Turning around to this point of view, it’s like if the perceptron output was described by the step function, shown in Fig.7 below (with the exception that when $z=0$ the perceptron outputs 0 while the step function outputs 1).

Fig.7: Heaviside step function

The sigmoid neuron can be considered as a smoothed perceptron and it is actualy the smoothness of the sigmoid function which plays a crucial role rather than it’s detailed form. The smoothness of $\sigma$ means that small changes $\Delta w_j$ in the weights and $\Delta b$ in the bias will produce a small change $\Delta output$ in the output from the neuron. In a more mathematical and formal way:

$$ \begin{equation} \Delta output \quad = \quad \sum_{j} \frac{\partial output}{ \partial w_j} \Delta w_j + \frac{\partial output}{\partial b} \Delta b \end{equation} $$

where the sum is over all weights, $w_j$, and $\partial output / \partial w_j$ and $\partial output / \partial b$ denote partial derivatives of the output with respect to $w_j$ and $b$, respectively. Even if you’re not familiar with partial derivatives and Eq. 6 looks really complicated, the only thing that it means is that $\Delta output$ is a linear function of the changes $\Delta w_j$ and $\Delta b$ in the weights and bias, which is really good news !

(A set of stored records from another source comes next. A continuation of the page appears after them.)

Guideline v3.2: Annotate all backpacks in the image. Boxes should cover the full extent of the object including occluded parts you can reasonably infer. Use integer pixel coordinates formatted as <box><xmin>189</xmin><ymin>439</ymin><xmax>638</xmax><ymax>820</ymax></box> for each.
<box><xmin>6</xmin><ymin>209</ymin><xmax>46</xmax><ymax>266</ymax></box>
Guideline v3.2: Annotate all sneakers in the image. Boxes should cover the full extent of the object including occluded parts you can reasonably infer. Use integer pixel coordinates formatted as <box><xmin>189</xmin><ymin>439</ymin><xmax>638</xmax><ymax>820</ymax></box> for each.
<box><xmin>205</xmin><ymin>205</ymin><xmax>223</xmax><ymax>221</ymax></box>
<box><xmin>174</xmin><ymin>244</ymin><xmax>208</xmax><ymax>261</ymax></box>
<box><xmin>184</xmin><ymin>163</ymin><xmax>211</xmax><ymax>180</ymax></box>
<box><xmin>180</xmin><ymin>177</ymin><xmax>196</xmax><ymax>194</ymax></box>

So, if it’s the shape of $\sigma$ which really matters and not its exact form, why choosing this function rather than another function (such as, for example, the arctangent) ? In fact, we will see that we can chose other functions and it is worth mentioning that these function “modulating” an artificial neuron’s output are called activation functions. The difference among activation functions and the art of choosing the most appropriate one, however, will be the topic of another post. In here, and in other simple examples you might find, the sigmoid function is the one used the most, mainly because exponentials have very lovely properties when differentiated and the algebra when calculating the pertial derivatives before (Eq. 6) is much easier with $\sigma$.

As a final (and trivial) note, how to interpret the real valued output of a sigmoid neuron ? If I want to classify an image as containing a cat or not, what $o = 0.234$ means ? Is it a cat or not ? One might establish a convention that if the value is below, let’s say 0.5, the answer is “no” while if it is above, it will be a “yes”. Otherwise, more interestingly, one can interpret the value as a probability value and therefore $o = 0.98$ will express more confidence that the image contains a cat with respect to an output $o = 0.68$.